The Court noted that adaptive functioning was described in the explanatory notes to the legislation as abilities relating to self-care, health and safety, social skills, and common simple transactions. Also, the Court referred to a provincial government publication which described it as how well a person handles common demands in life and how independent they are compared to others of similar age. While the taxpayer was able to dress, bathe, feed herself, do her own laundry, manage her medications, and live on her own, these were all primarily done in a controlled environment (her apartment). In respect of social skills and common simple transactions, the taxpayer could not work except to a limited extent in the family business, avoided social interactions with all but family and close friends, and remained in her apartment as much as possible. She was heavily reliant on her mother for almost all external daily life functions. The Court determined that she had a marked restriction in respect of adaptive functioning.

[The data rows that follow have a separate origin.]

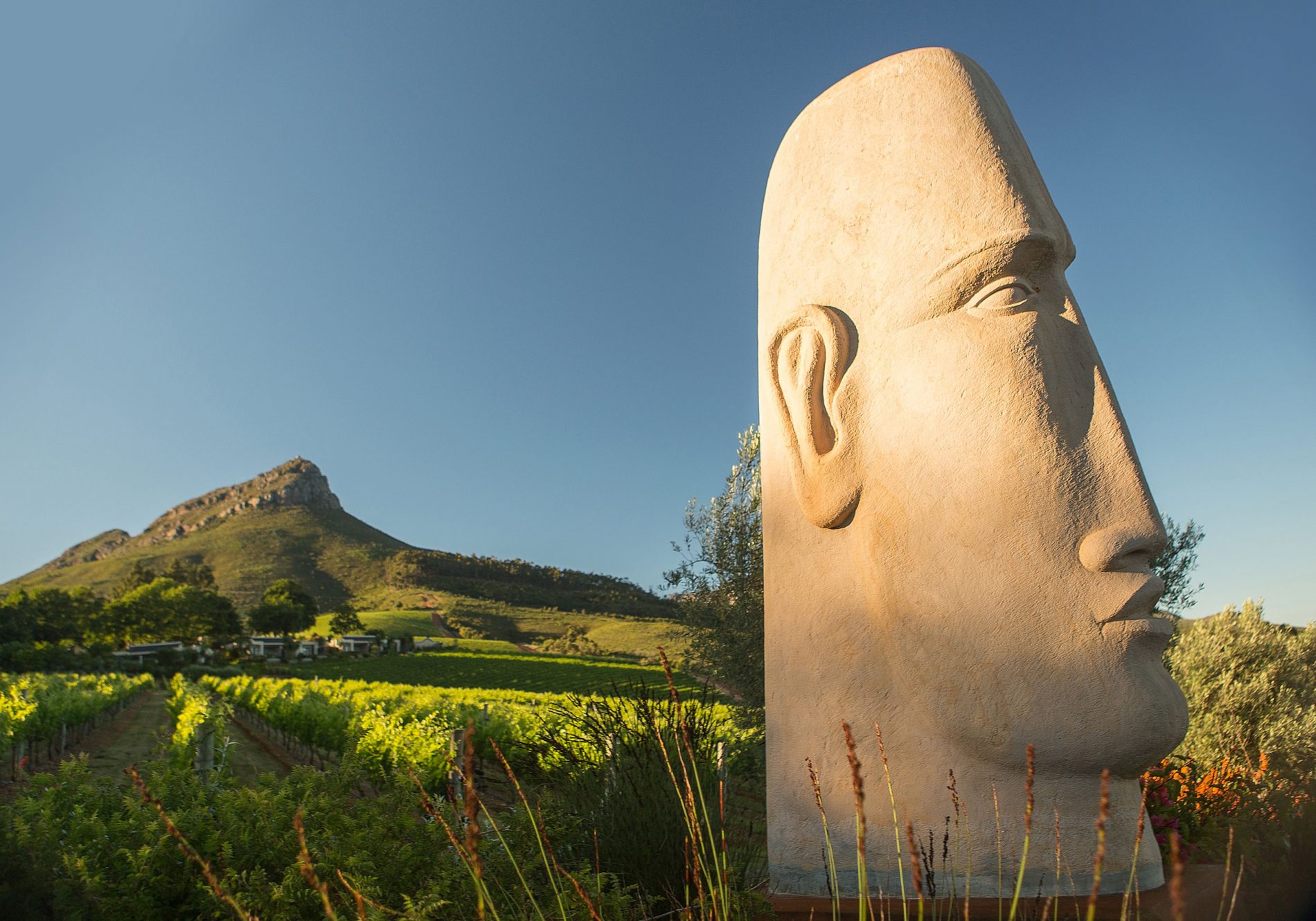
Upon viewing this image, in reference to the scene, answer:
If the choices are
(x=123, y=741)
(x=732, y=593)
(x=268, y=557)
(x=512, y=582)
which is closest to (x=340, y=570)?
(x=268, y=557)

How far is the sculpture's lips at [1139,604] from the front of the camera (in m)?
2.84

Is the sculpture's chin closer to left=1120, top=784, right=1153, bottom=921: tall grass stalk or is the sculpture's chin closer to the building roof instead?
left=1120, top=784, right=1153, bottom=921: tall grass stalk

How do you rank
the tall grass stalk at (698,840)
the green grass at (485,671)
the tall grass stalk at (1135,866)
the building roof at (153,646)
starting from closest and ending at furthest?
the tall grass stalk at (1135,866) → the tall grass stalk at (698,840) → the green grass at (485,671) → the building roof at (153,646)

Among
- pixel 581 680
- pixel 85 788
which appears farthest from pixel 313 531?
pixel 85 788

In respect of the third element (problem-solving, goal-setting and judgment), it was noted that her anxiety resulted in what might be considered poor judgment. It led to avoidance, procrastination and withdrawal which in turn lead to failing school, loss of employment, self-harm activities, reluctance to pursue therapy, and taking on too many projects. While the Court noted that there was more uncertainty as to whether there was a marked restriction in respect of this element, it noted that the taxpayer should be given the benefit of the doubt, especially since mental illness can be invisible.
Since there was a marked restriction in at least one of the three elements, the Court determined that the taxpayer was eligible for the DTC.
ACTION ITEM: To determine if eligible for the DTC due to a mental condition, form T2201 should be reviewed with, and completed by, a medical doctor or psychologist.